In those patients who have symptoms, the second phase begins with meningitis, which may be subclinical, and with fever, which may be of a lower grade than during the first phase. CSF shows features characteristic of aseptic meningitis, with mononuclear pleocytosis, usually not exceeding 500 cells/μL, a normal glucose, and an elevated protein concentration. During this phase, the patient no longer has leptospiremia, but does have leptospiruria. Because the patient has developed antibodies to the organism by now, this phase is also sometimes referred to as the immune stage.

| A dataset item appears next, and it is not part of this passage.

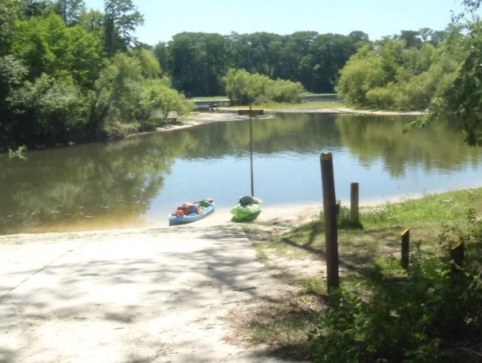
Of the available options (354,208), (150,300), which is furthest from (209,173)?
(150,300)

Ten percent of patients develop a severe form of the disease, characterized by prolonged fever, jaundice, azotemia, hemorrhage, vascular collapse, and an altered state of consciousness. The same biphasic pattern of the disease can be seen in this severe form, but the severity of symptoms and their prolongation may last well into the second phase, obscuring the signs that mark the end of the first phase. Thrombocytopenia and renal failure can develop and appear to be correlated, although a causal relationship has not been demonstrated. Other complications include acute acalculous cholecystitis, hydrops of the gallbladder, cholangitis, pancreatitis, and peripheral gangrene.4


Leptospirosis must be considered in patients with aseptic meningitis, hepatitis, generalized malaise with myalgia, and fever of undetermined origin. Those who have recently returned from tropical environments and have an illness resembling hemorrhagic fever should also be suspected of having leptospirosis. Definitive diagnosis involves demonstrating leptospires in the patient’s blood or urine by culture or by inoculation of guinea pigs, hamsters, or mice, but this method is laborious and prolonged. A rapid diagnosis can be made by determining the specific IgM using the DOT-ELISA method, which is accurate and inexpensive, and is therefore preferable to the older, commonly used microagglutinin test.5 The DOT-ELISA method is based on a series of leptospiral antigens, may be performed in a routine laboratory, and is more sensitive and easier to perform than the older method.4 A sensitive assay for Leptospira spp by a polymerase chain reaction (PCR) has been developed. It has been applied to human CSF and urine. It was positive in patients with leptospirosis and negative in uninfected controls. It is considered to be the most efficient and accurate diagnostic test. However, its interpretation should be considered in the light of epidemiologic information.6


Efficacy of antimicrobial therapy remains controversial. In one study, doxycycline was reported beneficial, especially if started early in the disease.7 Two prospective, randomized studies of therapy with penicillin have shown opposite results, one indicating definite benefit and the other no benefit.7,8 Because doxycycline may not be used in children younger than 8 years or in pregnant women, penicillin is the only choice available for these patients. Based on the study that did show benefit, therapy should be given intravenously for 7 days. In a retrospective study of severely ill hospitalized children in Brazil, treatment with penicillin or ampicillin was associated with an accelerated recovery from acute renal failure and thrombocytopenia, but not other complications or the duration of fever. More recent data suggest that the treatment of choice may be ceftriaxone.9 No human vaccine is currently available. An inactivated veterinary vaccine does not prevent leptospiruria. Therefore, vaccinated animals can still be sources of human infection.


The prognosis depends on two principal factors: virulence of the infecting organism and the age of the patient. In anicteric leptospirosis, death is virtually unknown, but in classic Weil disease with jaundice, case fatality may be as high as 20%. Mortality tends to be higher in the oldest age group and lower in children.